"""

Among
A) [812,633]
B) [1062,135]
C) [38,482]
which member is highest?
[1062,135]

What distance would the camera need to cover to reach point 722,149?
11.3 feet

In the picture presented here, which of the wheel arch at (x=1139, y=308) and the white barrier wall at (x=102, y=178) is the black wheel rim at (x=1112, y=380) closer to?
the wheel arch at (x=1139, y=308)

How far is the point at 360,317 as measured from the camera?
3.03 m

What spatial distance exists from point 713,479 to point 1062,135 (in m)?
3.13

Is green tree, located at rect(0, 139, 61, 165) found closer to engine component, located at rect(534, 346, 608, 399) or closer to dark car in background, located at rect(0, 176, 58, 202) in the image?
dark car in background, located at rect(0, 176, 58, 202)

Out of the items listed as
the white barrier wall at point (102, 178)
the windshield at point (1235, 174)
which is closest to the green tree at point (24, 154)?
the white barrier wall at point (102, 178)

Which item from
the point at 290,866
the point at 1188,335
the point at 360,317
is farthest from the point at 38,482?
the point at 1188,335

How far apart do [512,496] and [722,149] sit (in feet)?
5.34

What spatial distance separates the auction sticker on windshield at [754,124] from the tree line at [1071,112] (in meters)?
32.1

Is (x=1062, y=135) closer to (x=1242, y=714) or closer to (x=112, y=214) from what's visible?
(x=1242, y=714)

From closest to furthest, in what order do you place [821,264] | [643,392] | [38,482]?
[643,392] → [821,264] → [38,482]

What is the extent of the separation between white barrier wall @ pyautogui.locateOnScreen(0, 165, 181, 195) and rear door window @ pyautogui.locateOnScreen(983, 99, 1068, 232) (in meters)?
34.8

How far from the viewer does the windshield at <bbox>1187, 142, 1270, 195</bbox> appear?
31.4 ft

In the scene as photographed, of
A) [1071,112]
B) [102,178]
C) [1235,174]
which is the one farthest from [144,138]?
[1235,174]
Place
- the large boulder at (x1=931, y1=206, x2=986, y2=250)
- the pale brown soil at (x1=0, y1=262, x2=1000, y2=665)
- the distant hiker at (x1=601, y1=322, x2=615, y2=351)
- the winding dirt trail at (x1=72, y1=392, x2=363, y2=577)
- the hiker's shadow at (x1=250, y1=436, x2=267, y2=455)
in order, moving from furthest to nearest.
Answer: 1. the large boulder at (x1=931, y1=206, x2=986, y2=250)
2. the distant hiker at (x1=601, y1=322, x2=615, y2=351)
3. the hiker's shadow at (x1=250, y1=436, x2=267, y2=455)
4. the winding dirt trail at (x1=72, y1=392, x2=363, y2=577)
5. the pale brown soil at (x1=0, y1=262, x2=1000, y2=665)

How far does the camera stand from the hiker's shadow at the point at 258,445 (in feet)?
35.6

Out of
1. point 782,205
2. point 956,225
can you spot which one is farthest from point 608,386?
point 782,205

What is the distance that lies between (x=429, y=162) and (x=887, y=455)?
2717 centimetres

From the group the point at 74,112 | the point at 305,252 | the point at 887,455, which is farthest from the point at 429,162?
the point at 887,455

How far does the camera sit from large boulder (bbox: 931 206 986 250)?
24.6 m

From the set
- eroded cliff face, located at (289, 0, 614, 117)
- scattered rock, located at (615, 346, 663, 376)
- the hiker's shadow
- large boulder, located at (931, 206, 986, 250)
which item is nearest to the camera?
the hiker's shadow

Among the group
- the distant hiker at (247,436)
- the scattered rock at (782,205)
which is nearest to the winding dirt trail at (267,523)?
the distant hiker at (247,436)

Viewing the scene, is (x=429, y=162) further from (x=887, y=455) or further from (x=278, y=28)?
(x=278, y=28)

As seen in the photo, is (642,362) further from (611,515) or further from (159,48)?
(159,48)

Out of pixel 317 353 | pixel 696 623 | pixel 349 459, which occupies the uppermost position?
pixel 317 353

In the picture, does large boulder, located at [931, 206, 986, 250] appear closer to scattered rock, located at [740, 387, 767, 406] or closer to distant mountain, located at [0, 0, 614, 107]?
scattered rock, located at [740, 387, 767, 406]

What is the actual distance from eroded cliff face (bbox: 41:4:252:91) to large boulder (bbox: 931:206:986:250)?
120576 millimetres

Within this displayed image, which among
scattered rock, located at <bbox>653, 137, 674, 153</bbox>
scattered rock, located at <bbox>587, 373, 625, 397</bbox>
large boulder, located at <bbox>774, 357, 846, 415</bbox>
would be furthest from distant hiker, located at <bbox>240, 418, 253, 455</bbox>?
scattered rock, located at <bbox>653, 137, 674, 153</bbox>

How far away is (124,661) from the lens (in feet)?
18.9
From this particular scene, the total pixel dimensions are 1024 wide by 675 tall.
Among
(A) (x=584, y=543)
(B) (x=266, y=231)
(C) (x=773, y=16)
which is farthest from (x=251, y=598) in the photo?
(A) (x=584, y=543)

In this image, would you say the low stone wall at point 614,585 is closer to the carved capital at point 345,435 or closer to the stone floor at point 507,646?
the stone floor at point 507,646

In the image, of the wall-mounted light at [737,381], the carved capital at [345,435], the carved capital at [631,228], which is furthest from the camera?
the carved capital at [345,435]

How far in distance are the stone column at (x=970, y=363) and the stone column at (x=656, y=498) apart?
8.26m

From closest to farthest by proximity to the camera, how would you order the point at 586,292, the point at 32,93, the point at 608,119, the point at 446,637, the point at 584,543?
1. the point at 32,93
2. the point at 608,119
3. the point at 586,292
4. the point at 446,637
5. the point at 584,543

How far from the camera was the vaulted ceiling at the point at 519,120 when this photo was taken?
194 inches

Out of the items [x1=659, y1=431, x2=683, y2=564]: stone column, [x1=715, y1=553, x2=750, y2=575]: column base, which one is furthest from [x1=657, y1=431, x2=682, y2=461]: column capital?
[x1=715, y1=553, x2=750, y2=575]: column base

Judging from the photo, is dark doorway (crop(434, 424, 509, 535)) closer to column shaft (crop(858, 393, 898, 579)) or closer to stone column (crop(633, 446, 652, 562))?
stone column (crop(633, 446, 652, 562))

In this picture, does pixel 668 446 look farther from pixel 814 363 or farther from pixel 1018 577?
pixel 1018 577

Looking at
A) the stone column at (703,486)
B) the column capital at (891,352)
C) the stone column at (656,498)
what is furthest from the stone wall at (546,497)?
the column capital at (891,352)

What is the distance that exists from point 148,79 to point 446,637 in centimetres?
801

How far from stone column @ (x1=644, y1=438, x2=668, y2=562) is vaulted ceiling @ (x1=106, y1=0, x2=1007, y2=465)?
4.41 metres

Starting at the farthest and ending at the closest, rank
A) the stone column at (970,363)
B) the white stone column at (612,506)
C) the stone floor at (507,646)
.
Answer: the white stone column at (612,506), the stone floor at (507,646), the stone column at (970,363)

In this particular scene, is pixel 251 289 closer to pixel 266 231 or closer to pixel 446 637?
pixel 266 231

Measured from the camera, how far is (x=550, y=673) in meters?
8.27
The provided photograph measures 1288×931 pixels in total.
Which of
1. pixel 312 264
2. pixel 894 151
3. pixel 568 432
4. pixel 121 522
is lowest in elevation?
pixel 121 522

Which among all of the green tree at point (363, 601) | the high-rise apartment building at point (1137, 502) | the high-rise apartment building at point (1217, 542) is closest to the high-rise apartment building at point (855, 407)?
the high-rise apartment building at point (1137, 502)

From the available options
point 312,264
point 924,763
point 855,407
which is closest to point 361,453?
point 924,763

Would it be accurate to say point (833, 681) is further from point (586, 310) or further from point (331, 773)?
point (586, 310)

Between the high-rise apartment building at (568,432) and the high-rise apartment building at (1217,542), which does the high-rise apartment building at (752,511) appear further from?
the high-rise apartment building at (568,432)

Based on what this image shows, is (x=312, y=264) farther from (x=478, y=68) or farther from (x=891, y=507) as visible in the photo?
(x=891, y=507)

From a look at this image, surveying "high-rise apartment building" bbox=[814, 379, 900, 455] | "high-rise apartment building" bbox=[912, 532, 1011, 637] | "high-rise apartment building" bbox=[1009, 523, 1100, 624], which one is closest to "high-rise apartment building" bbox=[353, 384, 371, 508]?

"""

(Task prompt) Pick out every line in the items above that contains the string "eroded". Case counts.

(Result of the exercise)
- eroded cliff face, located at (289, 0, 614, 117)
What is the actual distance from eroded cliff face (bbox: 41:4:252:91) to large boulder (bbox: 931:206:986:250)?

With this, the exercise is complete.